The rule now states there must be “sufficient information” in the record to determine the extent of permanent disability. This is accomplished by a qualifying statement that there is no permanent impairment or a qualifying closing report. Importantly, the qualifying statement must be supported by the medical record.

In addition, a qualifying statement of no permanent impairment now requires the attending physician to state there is no reasonable expectation of permanent impairment caused by the accepted condition(s), the direct medical sequela of the accepted condition(s) or “a condition directly resulting from the work injury.” Likewise, a qualifying closing report relative to an initial injury claim must address conditions directly resulting from the work injury even if not accepted. The same rationale applies for permanent work restrictions. The physician must be able to state there are no permanent restrictions relative to conditions directly resulting from the work injury.

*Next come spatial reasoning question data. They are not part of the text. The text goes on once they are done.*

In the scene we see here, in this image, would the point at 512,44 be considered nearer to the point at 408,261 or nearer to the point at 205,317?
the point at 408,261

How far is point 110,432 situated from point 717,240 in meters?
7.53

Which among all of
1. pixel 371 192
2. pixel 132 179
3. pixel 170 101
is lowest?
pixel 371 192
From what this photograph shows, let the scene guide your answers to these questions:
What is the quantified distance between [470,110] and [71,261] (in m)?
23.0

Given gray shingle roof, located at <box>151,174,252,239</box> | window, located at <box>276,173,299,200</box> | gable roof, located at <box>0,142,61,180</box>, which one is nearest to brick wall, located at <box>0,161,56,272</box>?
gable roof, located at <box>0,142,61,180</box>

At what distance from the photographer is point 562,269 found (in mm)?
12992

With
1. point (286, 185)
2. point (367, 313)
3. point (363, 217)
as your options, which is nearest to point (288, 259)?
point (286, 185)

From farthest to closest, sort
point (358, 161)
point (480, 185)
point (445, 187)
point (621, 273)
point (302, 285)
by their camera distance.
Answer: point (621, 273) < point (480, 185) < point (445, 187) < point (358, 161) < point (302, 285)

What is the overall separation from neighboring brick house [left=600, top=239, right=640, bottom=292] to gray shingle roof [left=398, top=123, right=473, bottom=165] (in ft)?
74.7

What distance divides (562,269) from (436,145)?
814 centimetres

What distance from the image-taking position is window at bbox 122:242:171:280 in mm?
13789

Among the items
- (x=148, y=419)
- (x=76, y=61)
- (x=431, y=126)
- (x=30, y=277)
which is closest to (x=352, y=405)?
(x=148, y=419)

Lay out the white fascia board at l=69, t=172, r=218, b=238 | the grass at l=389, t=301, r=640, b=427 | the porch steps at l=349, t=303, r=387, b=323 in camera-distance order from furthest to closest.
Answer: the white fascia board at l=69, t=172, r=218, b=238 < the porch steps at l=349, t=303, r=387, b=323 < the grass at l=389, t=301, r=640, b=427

  • General principles “Eligibility for Impairment” – OAR 436-035-0007

The new rule now in effect expands upon what qualifies as eligible for impairment noting the loss is directly caused “in any part by the compensable injury.” This addition, arguably allows for the inclusion of conditions not specifically accepted under the claim.

Is there a light at the end of the tunnel?

Brown is under appeal and therefore there is a possibility the decision will be reversed. Arguably, the WCD’s new rules relative to Brown are premature. However, as they are now in effect we must abide by these rules when closing claims.

Notably, a Senate Bill has been sponsored by the Committee on Business & Transportation for the 2015 legislative session that could combat the effect of Brown. SB 649 appears to combat the Brown definition of compensable injury by defining a compensable injury instead as “one or more conditions resulting from an accidental injury…” The practical effect of this could be to bring the definition of a compensable injury back to one that is contingent on the accepted conditions rather than whatever is determined to have resulted from the injury incident even if not accepted. It is unclear that such a bill would gain traction in the Oregon legislature. As such, working within the confines of the rules as they presently stand is the best course of action for insurers trying to stay in compliance with the ever-shifting landscape of the Oregon Administrative Rules.

Final thoughts

  • Claim closure just got a lot more complicated. Feel free to contact me directly or consult your defense counsel if you are unclear about the new rules in the context of closing your claims.
  • IME cover letters must be geared to address these new rules. The attorneys at Reinisch Wilson Weier PC can be of help in asking the relevant and necessary questions to obtain the information you need to close a claim.
  • Information from the attending physician must likewise be geared to address these new rule changes. Consult with your defense counsel.